CNJ define que audiências de violência doméstica devem ser preferencialmente presenciais

CNJ define que audiências de violência doméstica devem ser preferencialmente presenciais

O Conselho Nacional de Justiça (CNJ) definiu que audiências em processos de violência doméstica e familiar contra a mulher deverão ocorrer, preferencialmente, de forma presencial. A alteração da Resolução 354/2020 foi aprovada por unanimidade nesta terça-feira (14/4), durante a 5ª Sessão Ordinária de 2026.

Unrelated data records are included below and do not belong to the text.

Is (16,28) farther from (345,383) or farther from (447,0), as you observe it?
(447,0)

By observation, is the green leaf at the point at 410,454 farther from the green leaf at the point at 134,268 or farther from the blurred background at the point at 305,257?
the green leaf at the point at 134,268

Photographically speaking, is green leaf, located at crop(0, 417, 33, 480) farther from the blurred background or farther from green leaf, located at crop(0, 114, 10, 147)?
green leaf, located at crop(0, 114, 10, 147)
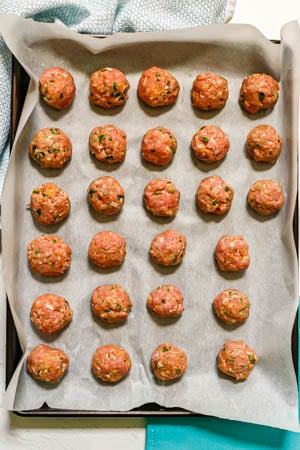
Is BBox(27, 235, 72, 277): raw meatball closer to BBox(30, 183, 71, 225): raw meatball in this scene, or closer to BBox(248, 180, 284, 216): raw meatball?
BBox(30, 183, 71, 225): raw meatball

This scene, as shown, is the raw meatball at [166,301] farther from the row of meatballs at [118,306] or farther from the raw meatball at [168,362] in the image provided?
the raw meatball at [168,362]

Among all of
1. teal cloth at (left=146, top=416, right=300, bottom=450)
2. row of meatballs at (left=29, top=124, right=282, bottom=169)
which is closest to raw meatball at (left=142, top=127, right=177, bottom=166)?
row of meatballs at (left=29, top=124, right=282, bottom=169)

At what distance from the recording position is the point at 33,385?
195cm

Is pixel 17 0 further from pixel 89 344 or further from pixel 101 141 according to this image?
pixel 89 344

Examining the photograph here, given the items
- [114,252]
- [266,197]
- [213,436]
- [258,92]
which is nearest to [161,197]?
[114,252]

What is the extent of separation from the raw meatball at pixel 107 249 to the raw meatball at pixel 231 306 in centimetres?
34

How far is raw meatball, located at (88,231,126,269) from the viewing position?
76.2 inches

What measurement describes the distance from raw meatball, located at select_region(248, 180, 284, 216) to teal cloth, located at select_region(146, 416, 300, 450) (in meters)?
0.71

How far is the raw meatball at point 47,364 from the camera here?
6.22ft

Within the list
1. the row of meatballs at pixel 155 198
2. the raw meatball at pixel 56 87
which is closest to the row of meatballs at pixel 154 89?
the raw meatball at pixel 56 87

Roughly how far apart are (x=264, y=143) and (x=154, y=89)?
1.30 feet

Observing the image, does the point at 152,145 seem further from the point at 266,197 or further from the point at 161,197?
the point at 266,197

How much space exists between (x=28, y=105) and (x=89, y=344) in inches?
31.3

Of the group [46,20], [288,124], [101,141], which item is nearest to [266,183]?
[288,124]
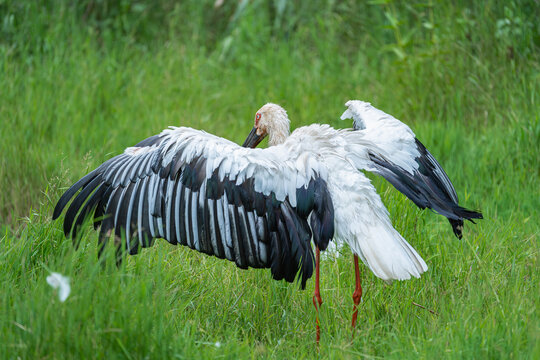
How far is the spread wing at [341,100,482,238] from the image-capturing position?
12.0ft

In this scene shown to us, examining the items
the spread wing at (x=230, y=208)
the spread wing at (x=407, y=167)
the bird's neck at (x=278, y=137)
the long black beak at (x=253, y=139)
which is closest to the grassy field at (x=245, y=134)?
the spread wing at (x=230, y=208)

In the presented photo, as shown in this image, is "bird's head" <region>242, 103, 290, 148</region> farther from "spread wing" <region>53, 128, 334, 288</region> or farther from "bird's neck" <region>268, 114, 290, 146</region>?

Pela nova diretriz, o formato virtual passa a ser admitido apenas em situações excepcionais e devidamente justificadas, com o objetivo de reforçar a proteção das vítimas no ambiente judicial.

Relator do caso, o conselheiro Ulisses Rabaneda, representante da advocacia no CNJ, destacou a gravidade da violência doméstica no país e a necessidade de aprimorar os mecanismos institucionais de proteção. “Os dados confirmam uma realidade alarmante: 29% das mulheres não reconhecem como violência situações que vivenciam, e cerca de 25 milhões estão expostas a contextos de agressão. Apenas aumentar penas não basta, é preciso assegurar mecanismos institucionais eficazes para garantir segurança e liberdade às vítimas”, afirmou.

Rabaneda ressaltou ainda que, embora a virtualização represente avanço no acesso à Justiça, é necessário estabelecer limites em casos sensíveis. “O desafio não é impedir a tecnologia, mas garantir que ela não comprometa a proteção da vítima”, pontuou.

O presidente do CNJ e do Supremo Tribunal Federal (STF), ministro Edson Fachin, também enfatizou a relevância da medida diante do cenário de violência contra a mulher no Brasil. “A matéria realça o valor extraordinariamente importante e oportuno da proposição diante dessa chaga que se espalha por todo o país. É necessário dar um passo adiante: é urgente e relevante. Esta medida une racionalidade jurídica e sensibilidade social”, declarou.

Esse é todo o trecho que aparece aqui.